C’est l’an 1207 du calendrier grégorien. Balkh, au grand Khorasan, à l’est de l’Iran, se vante de compter, dans ses annales, toute une lignée de théosophes et d’oulémas érudits, qui se sont relayés, au fil du temps, pour passer, maintenant, le flambeau, au Sultan des savants, Baha al-Din Walad, le père de Molânâ Rûmî.

Le jeune Jalal al-Din accompagnait partout son père ; il grandissait dans cette ambiance imprégnée du spirituel et du savoir. Toute une foule d’oulémas, de séminaristes et de disciples se pressait à la madrasa, pour entendre le brillant prédicateur de Balkh et bénéficier de son érudition hors du commun. L’enthousiasme et la dynamique, qui animaient les cours et sermons de Sultan ol-Olamâ, les rendaient différents des autres, passionnaient les séminaristes et les jeunes théologiens. Implacable, le Sultan des Savants dardait des flèches acerbes de sa rhétorique les hypocrites, sans tenir compte, le moins du monde, de leur rang ou de leur poste. Le Sultan des Savants ne craignait même pas le courroux du Sultan Mohammad Khârazmshah. Il critiquait, ouvertement, sa conduite, sa tyrannie et son despotisme. Ce qui lui avait valu de nombreux ennemis, qui lui avaient rendu la vie difficile.

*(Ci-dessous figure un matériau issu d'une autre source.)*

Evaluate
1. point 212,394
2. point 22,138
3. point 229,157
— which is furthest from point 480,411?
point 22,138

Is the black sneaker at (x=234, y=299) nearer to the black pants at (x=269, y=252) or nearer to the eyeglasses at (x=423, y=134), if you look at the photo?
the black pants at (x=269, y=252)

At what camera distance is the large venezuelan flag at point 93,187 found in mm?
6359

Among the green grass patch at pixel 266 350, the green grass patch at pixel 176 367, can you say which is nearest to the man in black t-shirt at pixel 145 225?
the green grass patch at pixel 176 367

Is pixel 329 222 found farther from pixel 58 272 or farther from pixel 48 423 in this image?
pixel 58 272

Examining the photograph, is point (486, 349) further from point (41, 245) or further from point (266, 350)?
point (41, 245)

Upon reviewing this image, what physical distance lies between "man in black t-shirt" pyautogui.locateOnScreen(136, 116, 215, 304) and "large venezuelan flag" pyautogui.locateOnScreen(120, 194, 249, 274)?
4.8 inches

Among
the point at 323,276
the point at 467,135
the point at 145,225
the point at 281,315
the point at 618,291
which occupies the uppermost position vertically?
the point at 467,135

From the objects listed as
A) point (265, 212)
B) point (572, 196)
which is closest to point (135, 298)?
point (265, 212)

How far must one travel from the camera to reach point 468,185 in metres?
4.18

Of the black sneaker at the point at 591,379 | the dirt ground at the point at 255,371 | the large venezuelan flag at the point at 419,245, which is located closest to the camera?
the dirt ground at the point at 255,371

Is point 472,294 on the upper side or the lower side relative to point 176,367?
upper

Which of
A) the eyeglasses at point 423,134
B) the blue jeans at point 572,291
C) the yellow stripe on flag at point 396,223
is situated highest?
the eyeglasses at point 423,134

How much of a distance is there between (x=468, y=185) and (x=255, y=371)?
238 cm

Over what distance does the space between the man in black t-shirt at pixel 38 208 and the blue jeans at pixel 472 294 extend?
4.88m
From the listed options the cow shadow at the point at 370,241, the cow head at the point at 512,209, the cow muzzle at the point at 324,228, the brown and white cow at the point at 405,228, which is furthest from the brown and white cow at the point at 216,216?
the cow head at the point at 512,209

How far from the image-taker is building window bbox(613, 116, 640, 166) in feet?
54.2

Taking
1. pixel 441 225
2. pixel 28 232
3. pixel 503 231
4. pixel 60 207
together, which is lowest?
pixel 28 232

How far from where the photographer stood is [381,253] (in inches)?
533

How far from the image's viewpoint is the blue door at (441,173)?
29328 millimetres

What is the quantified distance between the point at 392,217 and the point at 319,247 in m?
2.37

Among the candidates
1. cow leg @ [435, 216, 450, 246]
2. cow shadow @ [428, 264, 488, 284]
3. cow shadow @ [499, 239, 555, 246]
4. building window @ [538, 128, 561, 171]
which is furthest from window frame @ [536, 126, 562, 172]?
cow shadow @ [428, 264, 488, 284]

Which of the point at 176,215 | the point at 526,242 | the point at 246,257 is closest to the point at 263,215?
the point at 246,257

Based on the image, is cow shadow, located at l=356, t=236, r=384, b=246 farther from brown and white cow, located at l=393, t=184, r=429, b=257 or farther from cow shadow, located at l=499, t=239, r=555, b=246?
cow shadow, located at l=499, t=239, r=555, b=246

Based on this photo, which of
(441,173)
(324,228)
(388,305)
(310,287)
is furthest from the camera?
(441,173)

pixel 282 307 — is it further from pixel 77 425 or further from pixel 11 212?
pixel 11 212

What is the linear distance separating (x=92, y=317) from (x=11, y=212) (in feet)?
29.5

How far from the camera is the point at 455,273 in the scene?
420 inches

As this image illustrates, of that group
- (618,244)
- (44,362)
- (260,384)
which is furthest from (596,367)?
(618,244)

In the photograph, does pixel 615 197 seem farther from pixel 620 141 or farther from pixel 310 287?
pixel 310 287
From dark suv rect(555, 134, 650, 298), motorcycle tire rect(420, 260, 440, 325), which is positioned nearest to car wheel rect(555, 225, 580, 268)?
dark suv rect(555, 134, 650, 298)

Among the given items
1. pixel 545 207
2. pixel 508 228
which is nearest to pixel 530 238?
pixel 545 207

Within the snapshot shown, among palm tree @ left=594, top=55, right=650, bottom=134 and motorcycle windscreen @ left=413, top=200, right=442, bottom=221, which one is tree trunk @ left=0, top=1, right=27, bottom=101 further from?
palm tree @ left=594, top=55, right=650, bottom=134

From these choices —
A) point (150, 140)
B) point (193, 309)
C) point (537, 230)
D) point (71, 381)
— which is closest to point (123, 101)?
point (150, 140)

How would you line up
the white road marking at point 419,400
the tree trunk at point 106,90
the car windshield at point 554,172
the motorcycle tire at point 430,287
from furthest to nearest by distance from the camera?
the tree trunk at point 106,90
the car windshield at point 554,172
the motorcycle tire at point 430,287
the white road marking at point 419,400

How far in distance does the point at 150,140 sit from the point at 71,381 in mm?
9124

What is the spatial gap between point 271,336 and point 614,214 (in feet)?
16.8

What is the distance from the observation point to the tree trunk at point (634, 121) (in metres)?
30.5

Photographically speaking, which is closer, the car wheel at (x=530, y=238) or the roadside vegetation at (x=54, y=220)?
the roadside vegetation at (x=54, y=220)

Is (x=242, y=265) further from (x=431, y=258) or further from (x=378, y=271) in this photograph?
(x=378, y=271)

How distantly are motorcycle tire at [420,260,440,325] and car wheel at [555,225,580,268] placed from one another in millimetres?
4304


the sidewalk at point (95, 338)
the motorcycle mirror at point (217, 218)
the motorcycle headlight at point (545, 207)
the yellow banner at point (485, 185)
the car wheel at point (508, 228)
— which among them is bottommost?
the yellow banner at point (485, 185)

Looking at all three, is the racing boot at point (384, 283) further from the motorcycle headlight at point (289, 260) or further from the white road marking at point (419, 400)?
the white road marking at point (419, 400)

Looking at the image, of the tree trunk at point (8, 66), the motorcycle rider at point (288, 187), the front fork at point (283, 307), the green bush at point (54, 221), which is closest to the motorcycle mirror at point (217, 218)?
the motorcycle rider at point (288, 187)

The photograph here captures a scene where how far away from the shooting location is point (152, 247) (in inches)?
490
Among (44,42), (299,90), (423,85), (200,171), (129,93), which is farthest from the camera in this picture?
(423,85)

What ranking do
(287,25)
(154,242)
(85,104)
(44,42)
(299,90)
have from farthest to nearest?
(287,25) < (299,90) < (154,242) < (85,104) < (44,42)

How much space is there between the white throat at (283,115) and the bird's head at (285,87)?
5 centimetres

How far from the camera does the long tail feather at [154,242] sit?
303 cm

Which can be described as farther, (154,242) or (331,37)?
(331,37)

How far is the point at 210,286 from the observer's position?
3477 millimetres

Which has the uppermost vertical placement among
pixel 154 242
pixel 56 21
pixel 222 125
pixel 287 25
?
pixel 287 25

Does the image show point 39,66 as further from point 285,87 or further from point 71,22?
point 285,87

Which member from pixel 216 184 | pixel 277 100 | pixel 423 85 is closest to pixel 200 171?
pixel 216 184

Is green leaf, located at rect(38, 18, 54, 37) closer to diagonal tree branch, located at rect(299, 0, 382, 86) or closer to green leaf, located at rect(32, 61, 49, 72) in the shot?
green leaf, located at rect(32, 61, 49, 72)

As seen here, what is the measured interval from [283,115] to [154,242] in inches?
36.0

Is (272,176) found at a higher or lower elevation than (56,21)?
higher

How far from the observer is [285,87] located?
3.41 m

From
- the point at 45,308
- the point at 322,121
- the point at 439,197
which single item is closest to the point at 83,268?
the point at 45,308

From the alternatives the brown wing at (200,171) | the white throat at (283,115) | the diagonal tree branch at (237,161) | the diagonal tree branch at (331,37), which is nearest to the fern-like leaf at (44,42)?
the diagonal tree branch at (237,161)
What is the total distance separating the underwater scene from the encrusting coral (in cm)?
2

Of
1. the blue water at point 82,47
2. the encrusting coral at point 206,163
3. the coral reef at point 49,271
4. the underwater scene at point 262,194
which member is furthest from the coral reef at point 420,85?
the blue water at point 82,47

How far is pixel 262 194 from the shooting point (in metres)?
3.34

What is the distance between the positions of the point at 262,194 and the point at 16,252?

Bahâ al-Din Walad était, constamment, harcelé, menacé ; ces ennemis allaient si loin dans leurs exactions,  que  le vaste royaume de Mohammad Khârezm Shah l’étouffait de toute part. L’étau se resserrait, chaque jour davantage, autour de lui et de sa famille. Seule, la présence à ses côtés du jeune Jalâl al-Din, qui l’accompagnait partout, pouvait le consoler. Le Sultan, au travers des cours du prédicateur de Balkh et de la foule qui s’y relayait, voyait sans cesse une menace à la sécurité de son royaume. Or, l’horizon du vaste territoire de Khârezm s’empourprait plutôt à Boukhara, à Samarkand, et « au-delà du fleuve », en Transoxiane,  dans le fertile delta de Syr-Daria, que les Anciens grecs appelaient Laxarte. Et, maintenant, la suite de l’histoire…
Lorsque le Sultan de Khârezm, ‘Alâ al-Din Takesh, décéda, son fils Mohammad monta sur le trône, un fils, qui, à l’image de son père, était aussi ambitieux que cruel. Rien ne semblait parvenir à l’arrêter, dans ses visées expansionnistes, qui allaient bien loin au-delà du royaume hérité du père. Interminables, les guerres s’enchaînaient. Le Sultan étouffait dans l’œuf la moindre rébellion. Sur le vaste territoire de Khârezm, on ne parlait que de guerre et de conflit : la guerre contre le Sultan de Khatâ, contre le Calife de Bagdad, contre Kachgar, contre les Turcs, … Les trônes tombaient les uns après les autres, sur le passage de l’armée du Sultan. Au fil du temps, les frontières de Khârezm s’élargissaient ; elles étaient, maintenant, si reculées que le Sultan restait incapable de gérer son immense territoire.
Les folles expéditions du Sultan laissaient, dans leur sillage,  mort et désolation. Les ruines s’amoncelaient là où passait son armée immense, composée, majoritairement, des guerriers, d’origine turque, ghongholi, qui étaient, corps et âme, fidèles à Tarkan Khatoun, la mère du Sultan Mohammad. Dans ce paysage empourpré, la population harassée, exsangue  des guerres interminables du Sultan de Khârezm, devait, à présent, craindre les affres d’une autre invasion, beaucoup plus sanglante que les autres. La silhouette d’un terrible guerrier se profilait à l’horizon des arides et sauvages steppes de Mongolie.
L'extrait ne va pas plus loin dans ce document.